I must be the odd man out, Ruby goes every four weeks to the groomer and thats the only time she gets a bath. I do use the wipes for her bottom and eyes when needed. She only goes on the deck when we go outside, she just doesn't like grass! I also brush her every other day and every week or so spray her with the BTB doggy cologne.


----------



## Littlemans Mom (Apr 6, 2005)

Indy gets a bath once a week, except we have waited longer this time because of his neutering. He isn't as fluffy as normal after waiting more than a week, also he doesn't have that fresh clean smell. He has been cleaning himself like a cat, I guess he misses his bath too


----------



## abbey (Apr 4, 2005)

I bathe Abbey twice a week. I use johnson's baby shampoo on her but I may try the oatmeal shampoo. She gets a little nasty from going outside to potty, especially now since every morning the grass is so dewy. I hate to see what things are going to be like in the winter. And she won't wear her boots for anything!







I hate when her feet get all wet 'cause then she has to go in her crate until she drys







~ she never gets dry enough with wiping her off with a towel, especially since I have cream colored carpet!


----------



## kodie (Aug 24, 2004)

every 7 - 10 days... depending how much PEE is on him!!! He's a sloppy boy.


----------



## Karen542 (May 4, 2005)

Peechie gets a bath once a week. Every Thursday. She knows, she runs and hides, poor thing







Then she smells like a petuna again


----------



## Brooks (Jun 27, 2005)

■ Supplied records ■
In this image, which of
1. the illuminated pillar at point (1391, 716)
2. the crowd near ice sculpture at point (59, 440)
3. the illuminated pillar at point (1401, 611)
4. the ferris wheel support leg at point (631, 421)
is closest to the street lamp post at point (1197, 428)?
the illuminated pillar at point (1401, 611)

■ To do ■
a: In the dog-bathing thread, why does Abbey have to go in her crate when her feet get wet? Answer in one to three sentences.
b: Carry on the dog-bathing thread from where it stops.

■ Solved problems ■
a: Wiping her off with a towel never gets her dry enough, so she stays in her crate until she dries. This matters especially because the carpet is cream colored.

b:
Most of the time I bath Tuck once a week, but he always wants to be outside, so it depends on how dirty he is. 
Ya'll sometimes he looks gray, he is so dusty. I gave him a bath last night and he had a fly mated in his fur! 
What kind of detangler do ya'll use?


----------



## doctorcathy (May 17, 2004)

once every two months or something like that.


----------



## Baxter and Wally's Mom (Aug 18, 2005)

My theory is, if Baxter is going to jump in the tub while I'm running my water, he is going to get a bath! He has a game where he drops a toy in the tub, if I don't go after it fast enough, he goes for it. It is pretty funny when he comes up with his face covered in bubbles.


----------



## Baxter and Wally's Mom (Aug 18, 2005)

I'm going to try again, pic didn't show up.


----------



## LexiAndNikkisMom (Apr 13, 2004)

Cute picture!


----------



## Char-Luv-4-Maltese (Feb 26, 2005)

> _Originally posted by Baxter and Wally's Mom_@Sep 14 2005, 04:19 PM
> *
> 
> 
> ...


[/QUOTE]
Oh how cute I love that picture. 
I bath mine every 7-10 days sometimes sooner if they have a bad day when it is wet outside
Char


----------



## AJ (Jun 5, 2005)

> _Originally posted by Baxter and Wally's Mom_@Sep 14 2005, 05:19 PM
> *
> 
> 
> ...


[/QUOTE]
Aww...that is soo cute!!!





















You have the best water pictures of you babies...lol


----------



## Chilly dog (Aug 16, 2005)

I've had Chilly for just over a month and bathed him twice so... Every 2 weeks. He plays outside a lot but never gets too dirty and doesn't really smell (knowck on wood). Maybe because he's so young! That might change when eh gets older, I dunno.

-Mal&Chilly-


----------



## *tink's*mommy (Aug 15, 2005)

*Tinkerbell* gets a bath once a week or else she turns into *Stinkerbell*


----------



## Caesar's Mommie (Apr 8, 2004)

> _Originally posted by Baxter and Wally's Mom_@Sep 14 2005, 04:19 PM
> *
> 
> 
> ...


[/QUOTE]
That is such a cute picture!


----------



## Scoobydoo (May 26, 2005)

> _Originally posted by *Tink's*Mommy_@Sep 15 2005, 08:50 PM
> **Tinkerbell* gets a bath once a week or else she turns into *Stinkerbell*
> 
> 
> ...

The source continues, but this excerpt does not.